Stevie Shanks, 50, is now the Northern Ireland Deadlift masters champion after a whirlwind venture into weight lifting.
As the big 5-0 was approaching last year Stevie decided to set himself a challenge, he wanted to make sure he was fitter than ever before and still able to handle his jam packed life.A procurement manager for the Agri-food & Biosciences Institute by day Stevie is a bike enthusiast, takes part and helps organise a number of bike rallys and events throughout the year. As well as being the drummer for leading UK Queen tribute Flash Harry, rock band Ashanti and Scottish group Clann an Drumma Stevie is also an acoustic guitarist with the Alecia Karr Pink Unleashed Tribute Show.He said: “I’ve been in music for 32 years and in Flash Harry for the past 22, it’s part of my life and who I am.
“In April last year I decided it was time to get in shape for my big birthday in September. It’s not that I wasn’t fit, I just wanted to be as fit as I could for my age to make sure I could continue to do all the things I love.
“Originally I was focusing on bodybuilding but after a while I realised I wasn’t too bad at the deadlifting so I decided to give one of the competitions a go.”

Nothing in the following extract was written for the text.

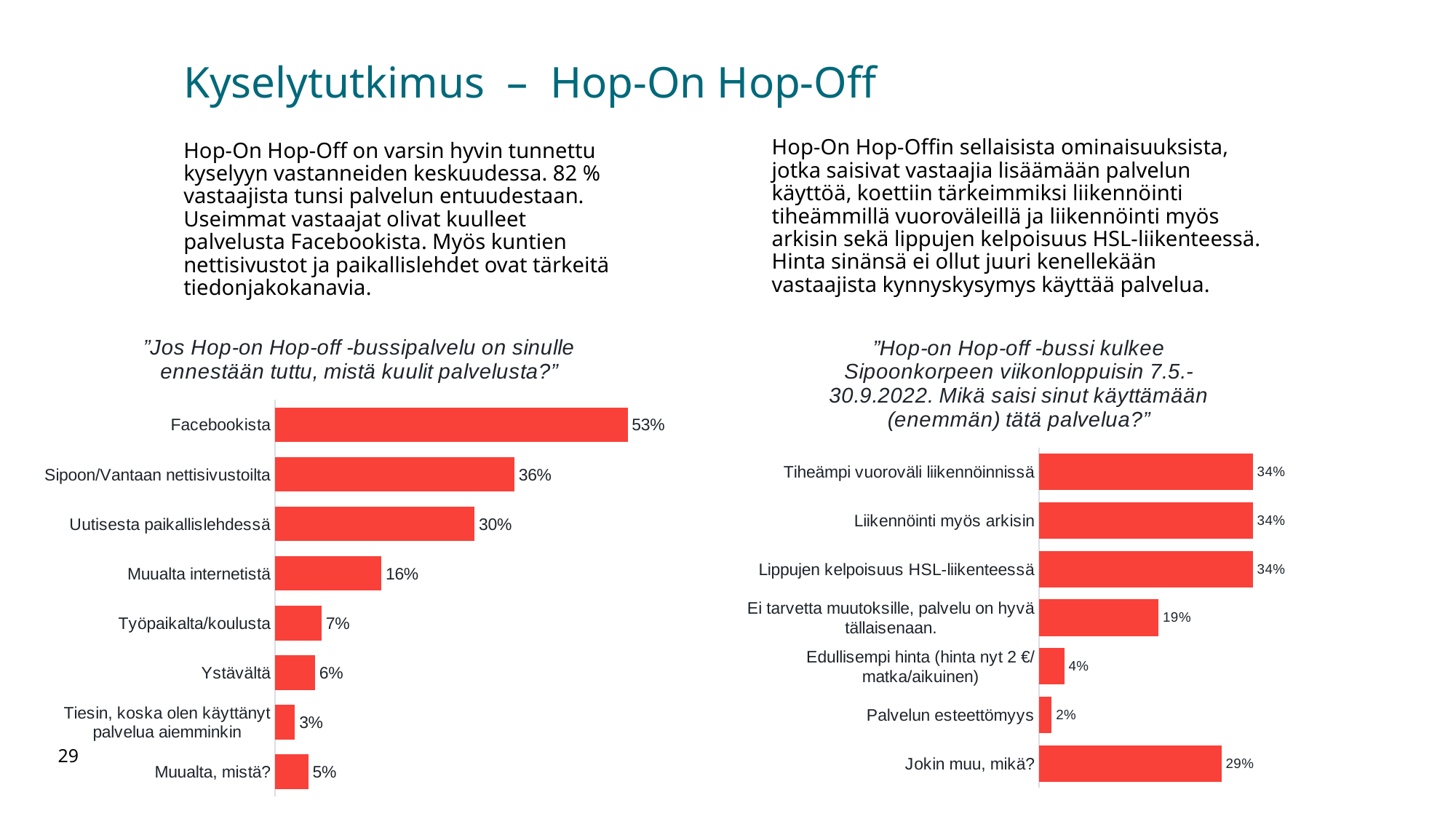
In the left chart, which category has the highest value? Facebookista In the right chart, which is larger: Edullisempi hinta or Palvelun esteettömyys? Edullisempi hinta In the right chart, what is the value for Jokin muu, mikä? 29% In the left chart, how many categories are shown? 8 In the left chart ("Jos Hop-on Hop-off -bussipalvelu on sinulle ennestään tuttu, mistä kuulit palvelusta?"), what is the value for Facebookista? 53% What type of chart is the left chart? Bar chart In the right chart, how many categories are shown? 7 In the right chart, which category has the lowest value? Palvelun esteettömyys In the left chart, what is the difference between Facebookista and Sipoon/Vantaan nettisivustoilta? 17% In the left chart, what is the value for Uutisesta paikallislehdessä? 30% In the right chart ("Hop-on Hop-off -bussi kulkee Sipoonkorpeen..."), what is the value for Ei tarvetta muutoksille, palvelu on hyvä tällaisenaan? 19% In the left chart, which category has the lowest value? Tiesin, koska olen käyttänyt palvelua aiemminkin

For Stevie getting the training he needed to compete wasn’t hard, his own father Jack Shanks was a local hero in weightlifting circles worldwide after lifting and carrying the legendary Dinnie Stones weighing in at approx 800lbs. A feat only accomplished unassisted by two men in history, the first being Donald Dinnie in 1860, one of the most famous Highland Games athletes in Scottish history and the second by Stevie’s Dad.Stevie ended up entering the NI Deadlift Championships at the Valley Leisure Centre in February four months before he had originally been preparing for.
He explained: “The timing of the competition caught me out a bit as I was working towards June and not February but I decided to give it a go as it was my first competition and I wanted to see how I would do against other lifters. “Winning my weight class and the overall Masters class was an amazing feeling.”

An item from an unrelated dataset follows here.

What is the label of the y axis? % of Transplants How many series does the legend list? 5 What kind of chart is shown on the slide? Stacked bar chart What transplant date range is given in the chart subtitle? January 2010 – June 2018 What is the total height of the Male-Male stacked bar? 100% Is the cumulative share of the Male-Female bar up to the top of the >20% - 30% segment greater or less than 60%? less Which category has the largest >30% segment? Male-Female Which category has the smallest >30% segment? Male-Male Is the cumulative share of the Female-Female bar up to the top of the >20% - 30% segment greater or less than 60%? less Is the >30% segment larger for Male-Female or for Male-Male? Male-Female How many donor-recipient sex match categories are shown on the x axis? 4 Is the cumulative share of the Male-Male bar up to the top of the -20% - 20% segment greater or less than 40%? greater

Stevie entered the 74kg class Masters 2 (over 50) wearing his Dad’s belt that he used when setting all his records. He took the gold medal in his weight category with a lift of 182.5kg narrowly missing a final lift of 190kg. He then went on to win his age/weight division which earned him the Best Lifter title in the overall Masters category.

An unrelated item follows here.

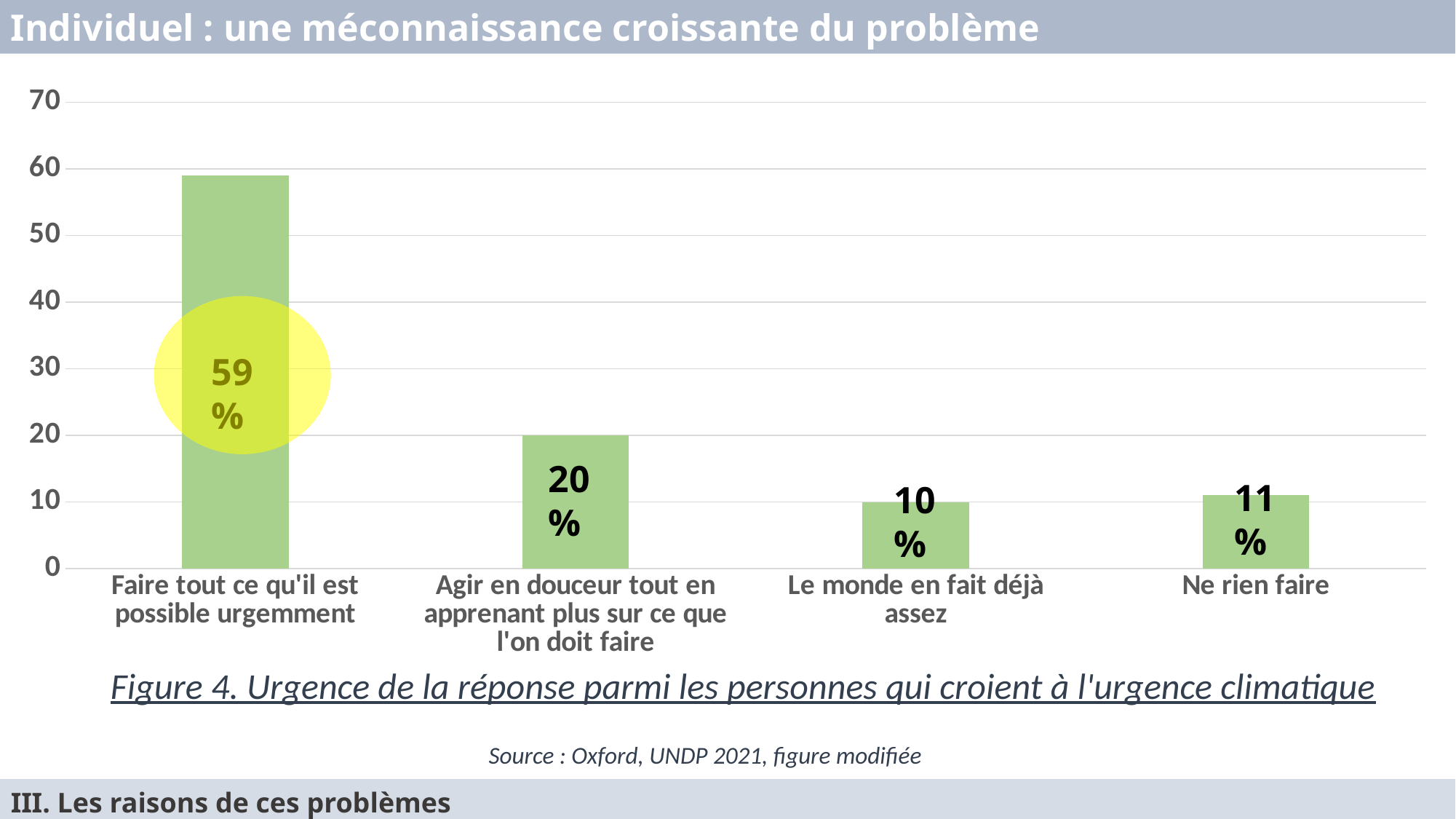
Which category has the lowest value? Le monde en fait déjà assez Which category has the highest value? Faire tout ce qu'il est possible urgemment Is the value for "Agir en douceur tout en apprenant plus sur ce que l'on doit faire" greater or less than 30? less What is the difference between the values for "Faire tout ce qu'il est possible urgemment" and "Agir en douceur tout en apprenant plus sur ce que l'on doit faire"? 39% What is the figure caption below the chart? Figure 4. Urgence de la réponse parmi les personnes qui croient à l'urgence climatique What kind of chart is shown on the slide? Bar chart Which is larger: the value for "Ne rien faire" or the value for "Le monde en fait déjà assez"? Ne rien faire What is the value for "Le monde en fait déjà assez"? 10% What is the value for "Ne rien faire"? 11% What is the value for "Agir en douceur tout en apprenant plus sur ce que l'on doit faire"? 20% How many categories are shown in the chart? 4 What is the value for "Faire tout ce qu'il est possible urgemment"? 59%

For Stevie he said the “icing on the cake” was when he was announced as having taken the Northern Ireland record.
“Finding out that I’d achieved a NI record and seeing the look on my Dad’s face is a moment I’ll never forget” added Stevie.
And of course for an ambitious man like Stevie the Northern Ireland record isn’t enough.
He revealed: “I’ve definitely got the bug now, next I’m going for the British Record.”